→ TRY IT
Select all lines holding the word "charset" from the entries that follow.
[Opening MATERIAL PROVIDED section]
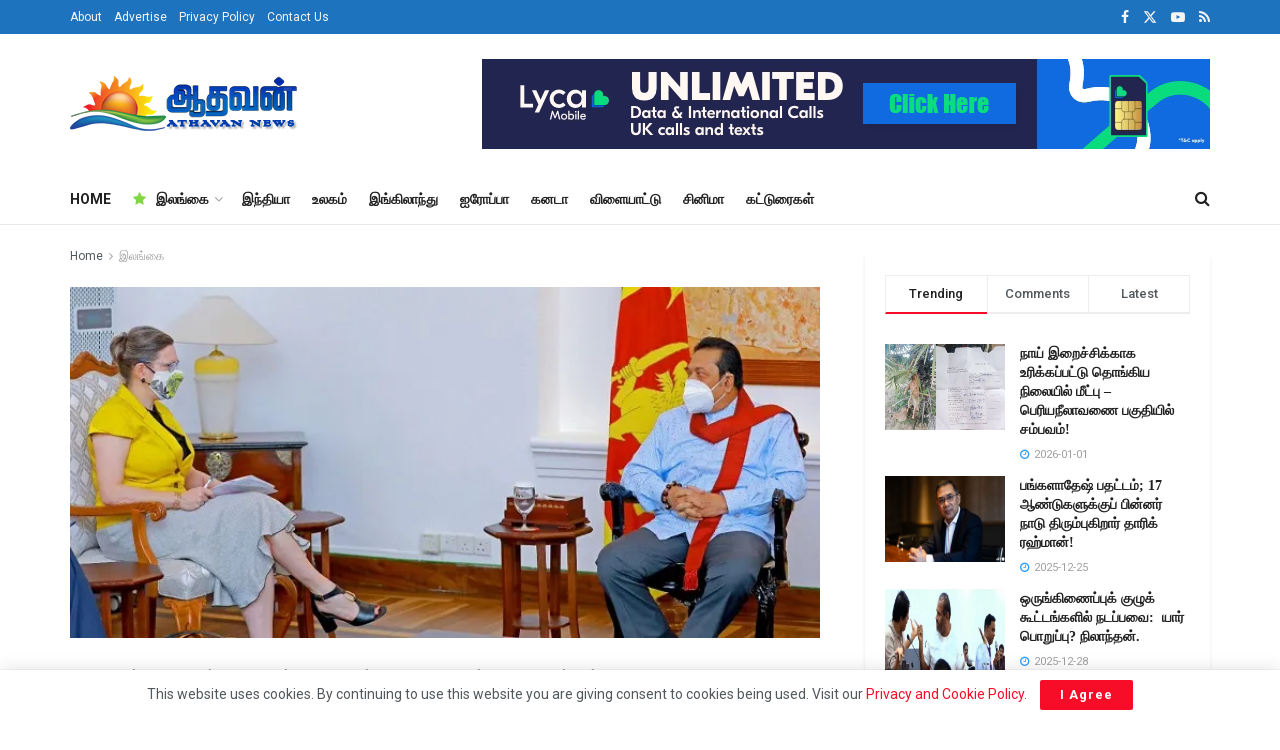

--- FILE ---
content_type: text/html; charset=utf-8
request_url: https://www.google.com/recaptcha/api2/aframe
body_size: 268
content:
<!DOCTYPE HTML><html><head><meta http-equiv="content-type" content="text/html; charset=UTF-8"></head><body><script nonce="6F6_Zzw4E9dzOo8sYZQfVg">/** Anti-fraud and anti-abuse applications only. See google.com/recaptcha */ try{var clients={'sodar':'https://pagead2.googlesyndication.com/pagead/sodar?'};window.addEventListener("message",function(a){try{if(a.source===window.parent){var b=JSON.parse(a.data);var c=clients[b['id']];if(c){var d=document.createElement('img');d.src=c+b['params']+'&rc='+(localStorage.getItem("rc::a")?sessionStorage.getItem("rc::b"):"");window.document.body.appendChild(d);sessionStorage.setItem("rc::e",parseInt(sessionStorage.getItem("rc::e")||0)+1);localStorage.setItem("rc::h",'1769204304873');}}}catch(b){}});window.parent.postMessage("_grecaptcha_ready", "*");}catch(b){}</script></body></html>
[Closing MATERIAL PROVIDED section]
→ ANSWER SPACE
content_type: text/html; charset=utf-8
<!DOCTYPE HTML><html><head><meta http-equiv="content-type" content="text/html; charset=UTF-8"></head><body><script nonce="6F6_Zzw4E9dzOo8sYZQfVg">/** Anti-fraud and anti-abuse applications only. See google.com/recaptcha */ try{var clients={'sodar':'https://pagead2.googlesyndication.com/pagead/sodar?'};window.addEventListener("message",function(a){try{if(a.source===window.parent){var b=JSON.parse(a.data);var c=clients[b['id']];if(c){var d=document.createElement('img');d.src=c+b['params']+'&rc='+(localStorage.getItem("rc::a")?sessionStorage.getItem("rc::b"):"");window.document.body.appendChild(d);sessionStorage.setItem("rc::e",parseInt(sessionStorage.getItem("rc::e")||0)+1);localStorage.setItem("rc::h",'1769204304873');}}}catch(b){}});window.parent.postMessage("_grecaptcha_ready", "*");}catch(b){}</script></body></html>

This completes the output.